[Excerpts of spatial question data]
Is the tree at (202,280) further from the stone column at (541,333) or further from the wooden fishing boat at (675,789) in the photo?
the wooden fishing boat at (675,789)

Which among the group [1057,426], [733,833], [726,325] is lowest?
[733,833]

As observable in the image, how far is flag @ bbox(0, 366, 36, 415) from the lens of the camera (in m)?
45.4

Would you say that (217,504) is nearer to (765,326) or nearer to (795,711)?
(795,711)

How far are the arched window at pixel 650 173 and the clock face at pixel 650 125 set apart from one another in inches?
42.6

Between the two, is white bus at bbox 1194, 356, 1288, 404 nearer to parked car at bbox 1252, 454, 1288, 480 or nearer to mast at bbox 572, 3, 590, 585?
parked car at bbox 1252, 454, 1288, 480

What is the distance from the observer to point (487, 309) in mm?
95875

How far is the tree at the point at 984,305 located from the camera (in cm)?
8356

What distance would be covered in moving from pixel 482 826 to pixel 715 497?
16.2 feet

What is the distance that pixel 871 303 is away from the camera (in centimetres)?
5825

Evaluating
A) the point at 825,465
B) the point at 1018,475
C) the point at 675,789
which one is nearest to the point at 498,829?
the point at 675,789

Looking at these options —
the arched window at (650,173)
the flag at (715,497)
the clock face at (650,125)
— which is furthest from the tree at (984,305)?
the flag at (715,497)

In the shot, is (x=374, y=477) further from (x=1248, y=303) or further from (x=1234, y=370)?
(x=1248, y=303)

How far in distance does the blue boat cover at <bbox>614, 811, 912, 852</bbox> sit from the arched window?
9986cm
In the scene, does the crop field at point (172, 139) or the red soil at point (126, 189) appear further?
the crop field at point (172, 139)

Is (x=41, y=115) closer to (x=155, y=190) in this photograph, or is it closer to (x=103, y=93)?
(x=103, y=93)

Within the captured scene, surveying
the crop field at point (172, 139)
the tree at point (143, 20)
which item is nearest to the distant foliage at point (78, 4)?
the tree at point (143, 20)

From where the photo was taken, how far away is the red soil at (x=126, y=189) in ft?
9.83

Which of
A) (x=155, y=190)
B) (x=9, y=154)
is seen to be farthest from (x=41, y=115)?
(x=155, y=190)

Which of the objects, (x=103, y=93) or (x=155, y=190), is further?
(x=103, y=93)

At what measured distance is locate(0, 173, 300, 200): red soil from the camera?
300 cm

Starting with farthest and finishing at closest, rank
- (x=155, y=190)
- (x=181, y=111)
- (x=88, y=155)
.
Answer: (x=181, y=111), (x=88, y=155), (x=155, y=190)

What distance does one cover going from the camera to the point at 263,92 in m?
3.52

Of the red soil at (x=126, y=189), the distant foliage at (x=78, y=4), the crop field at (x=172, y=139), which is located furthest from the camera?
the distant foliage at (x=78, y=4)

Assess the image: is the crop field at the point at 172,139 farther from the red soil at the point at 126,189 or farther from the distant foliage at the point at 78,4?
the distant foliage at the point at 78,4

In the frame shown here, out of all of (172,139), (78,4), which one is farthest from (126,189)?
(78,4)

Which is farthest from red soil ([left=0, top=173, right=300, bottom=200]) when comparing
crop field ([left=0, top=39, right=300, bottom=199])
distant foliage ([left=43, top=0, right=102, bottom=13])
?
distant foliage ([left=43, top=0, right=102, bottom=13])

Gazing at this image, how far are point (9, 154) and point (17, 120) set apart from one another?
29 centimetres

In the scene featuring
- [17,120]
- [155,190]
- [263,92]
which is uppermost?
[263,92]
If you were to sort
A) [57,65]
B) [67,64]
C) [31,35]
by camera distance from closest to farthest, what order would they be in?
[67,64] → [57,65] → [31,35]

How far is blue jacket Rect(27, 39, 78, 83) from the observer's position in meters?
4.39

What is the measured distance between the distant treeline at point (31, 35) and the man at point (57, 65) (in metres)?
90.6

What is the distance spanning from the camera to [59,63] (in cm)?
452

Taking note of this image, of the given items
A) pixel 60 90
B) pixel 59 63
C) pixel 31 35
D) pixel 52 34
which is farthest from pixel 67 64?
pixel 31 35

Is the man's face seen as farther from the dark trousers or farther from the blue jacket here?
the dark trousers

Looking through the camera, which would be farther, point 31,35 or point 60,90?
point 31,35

= EXERCISE DESCRIPTION =
Replace "blue jacket" with "navy jacket" in the items that begin at the line containing "Assess the image: is" and continue through the last item, and leave everything else unchanged. Return only those items.

= SOLUTION TO THIS EXERCISE =
Assess the image: is the crop field at the point at 172,139 farther from the red soil at the point at 126,189 or farther from the distant foliage at the point at 78,4?
the distant foliage at the point at 78,4

In the frame shown here, out of all of (172,139), (78,4), which one is farthest from (126,189)?
(78,4)

Which is farthest from red soil ([left=0, top=173, right=300, bottom=200]) when comparing
crop field ([left=0, top=39, right=300, bottom=199])
distant foliage ([left=43, top=0, right=102, bottom=13])
?
distant foliage ([left=43, top=0, right=102, bottom=13])

Gazing at this image, how far are point (9, 154) and point (17, 120) set apart from one another?
29 centimetres

In the scene featuring
- [17,120]
- [155,190]
- [263,92]
which is uppermost?
[263,92]
If you were to sort
A) [57,65]
B) [67,64]
C) [31,35]
by camera distance from closest to farthest, what order would they be in?
[67,64] → [57,65] → [31,35]

How far is navy jacket Rect(27, 39, 78, 83) from the observer's position in meters?
4.39

What is the measured distance between the distant treeline at point (31, 35) and the man at point (57, 65) (in metres)?
90.6

What is the distance spanning from the camera to [59,63] (in cm)?
452

Taking note of this image, of the given items
A) pixel 60 90
B) pixel 59 63
C) pixel 31 35
D) pixel 52 34
which is farthest from pixel 67 64?
pixel 31 35

Is the man's face seen as farther from the dark trousers or farther from the navy jacket here?
the dark trousers

Looking through the camera, which would be farther, point 31,35 or point 60,90?
point 31,35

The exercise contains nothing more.